In the first 24 hours of Portland Police officers posting no-camping signs and issuing citations in three city quadrants, most public attention has focused on the aggressive "summer travelers" and homeless protesters in the downtown blocks surrounding City Hall.
But the crackdown also extends to two semi-permanent camps outside downtown: a makeshift cardboard-box-and-tent city beneath Interstate 5 in the Industrial Eastside, and a smaller series of encampments centered around shopping carts underneath the Interstate 405 overpass in Northwest Portland.
Neither site has attracted the controversy that surrounds downtown panhandling. But the two locations are both in the Police Bureau's Central Precinct—and each is a highly visible homeless city less than a block from upscale destinations the city has redeveloped, the Eastbank Esplanade and the Pearl District.
The city posted no-camping orders under both overpasses Wednesday, and made arrests at both locations. The mayor's office says police chose locations where citizens had complained.

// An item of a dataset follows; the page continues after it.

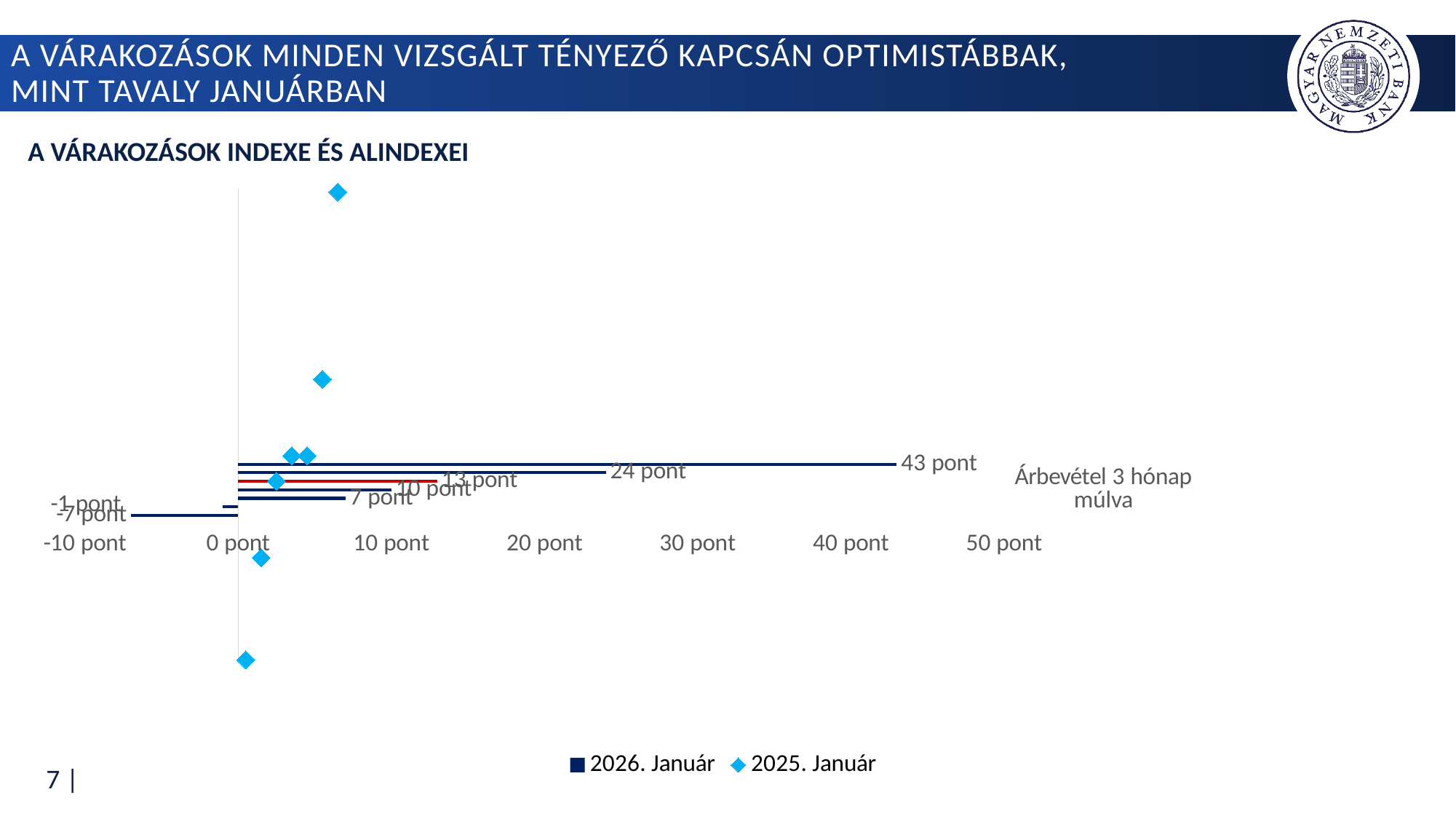
Which is larger among the labelled 2026. Január values: 43 pont or 24 pont? 43 pont What is the highest tick shown on the horizontal axis? 50 pont What are the two series named in the legend? 2026. Január and 2025. Január Is the largest labelled 2026. Január value greater or less than 40 pont? greater What is the lowest value labelled on a 2026. Január bar? -7 pont What is the lowest tick shown on the horizontal axis? -10 pont How many series does the legend list? 2 What is the difference between the two largest labelled 2026. Január values, 43 pont and 24 pont? 19 pont What is the highest value labelled on a 2026. Január bar? 43 pont What kind of chart is shown on the slide? bar chart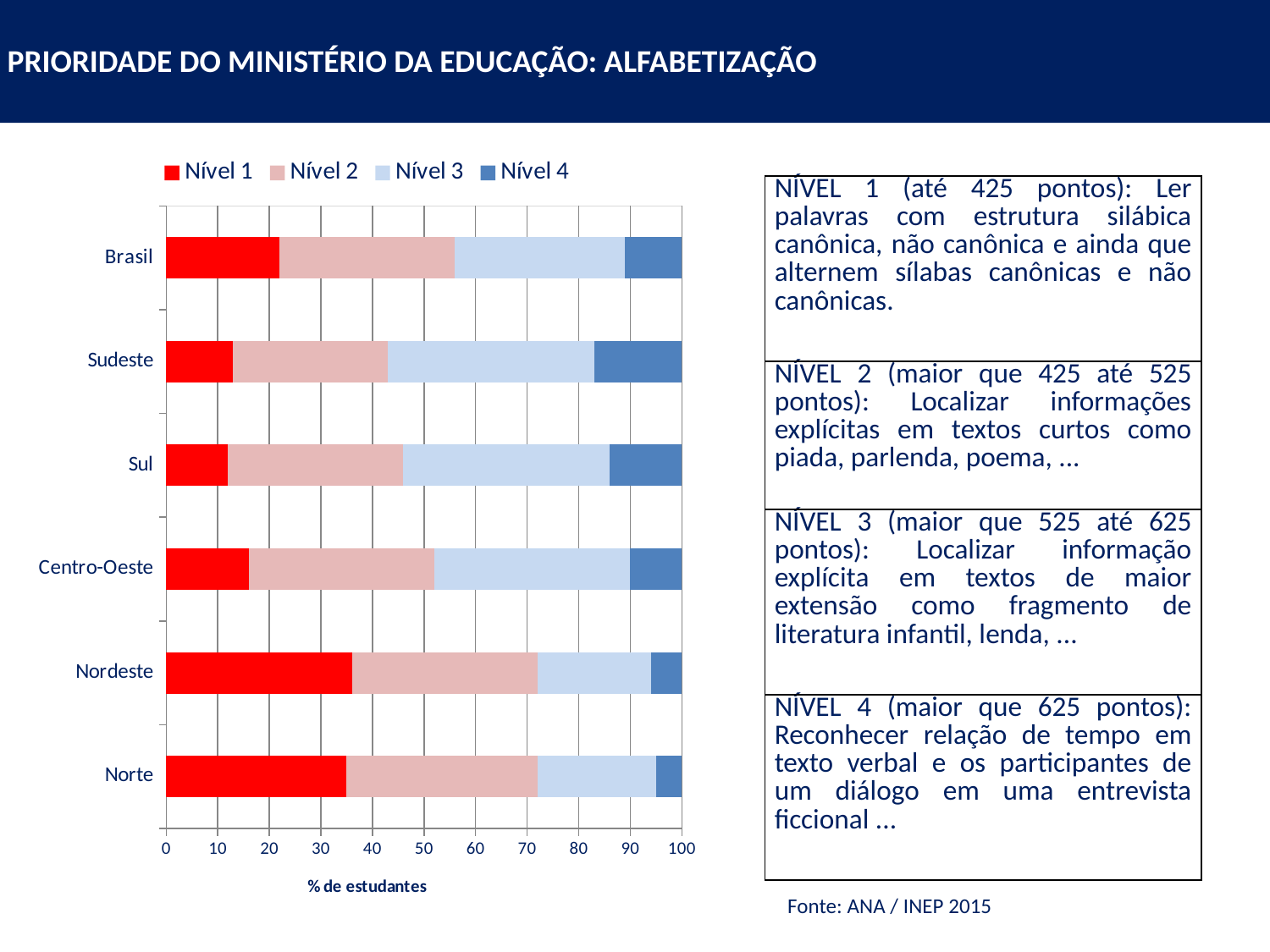
Which has the larger Nível 1 value, Nordeste or Sul? Nordeste Is the Nível 1 value for Sul greater or less than 20? less What is the title of the x axis of the chart? % de estudantes Is the Nível 1 value for Norte greater or less than 30? greater Which has the larger Nível 1 value, Centro-Oeste or Sudeste? Centro-Oeste How many series does the chart legend list? 4 Is the Nível 1 value for Brasil greater or less than 30? less Which has the larger Nível 4 value, Sudeste or Norte? Sudeste What kind of chart is shown on the slide? Stacked bar chart How many categories (regions) are plotted on the y axis of the chart? 6 What are the series names listed in the chart legend? Nível 1, Nível 2, Nível 3, Nível 4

"The places that were targeted yesterday were 'hotspots' of complaint where people said they couldn't use the sidewalk because people were using it as a domicile," says Hales' spokesman Dana Haynes. "They complained this sidewalk is nothing but long rows of garbage, and is unpassable."
But Israel Bayer, executive director of Street Roots and a homelessness advisor to Hales, says arrests beneath the overpasses have convinced him Hales is "posturing," and doesn't have the plan he promised this spring for addressing homelessness.
"It's my conclusion that there is no long-term plan on homelessness at City Hall, only what's right in front them," Bayer tells WW. "You can't just sweep hard to reach homeless people off the streets without talking about a serious investment in housing and expect real outcomes."
Haynes says the mayor says the sidewalk sweep is separate from Hales' homelessness plan.
"It is not a long-term solution, nor is it intended to be," Haynes says. "The mayor is talking to as many people as he can think of about a problem he does not believe is unsolvable."
The logistics of evicting these sidewalk camps are nearly as complicated as the politics.
City officials have posted Portland Bureau of Transportation-emblazoned no-camping signs under both overpasses saying all possessions must be removed by Aug. 14.
But the sidewalks are on Oregon Department of Transportation land—and ODOT signed a settlement with the Oregon Law Center in 2011 that any homeless camp removal must have at least 10 days notice. The citations handed out by police at these locations give a deadline of Aug. 17.
Metal ODOT signs under the Interstate 5 bridge warn that overnight camping is illegal. But sprawling encampments—often decorated with yard umbrellas—are a fixture along the Esplanade.
Jimbo Nelson and his girlfriend, who identified herself as Gypsy, live under a pastel green tarp under the overpass near Southeast Salmon Street. They say they've lived here, on and off, for five years.
Nelson says police arrived early Wednesday morning and told him to leave.
"They just rolled through here and told us they'd be back tomorrow," Nelson says. "They just posted notices and told they'd be back tomorrow to clean up the sidewalks—meaning us."
This morning, Nelson and Gypsy (who has a broken arm from a storage-locker accident) were tidying up their campsite, which includes blankets, lawn chairs and a white plastic cooler of Kibble for their dog, Athena. They said they were prepared to leave, but hoped the police wouldn't make them.
"We don't really have any place to go," Gypsy says.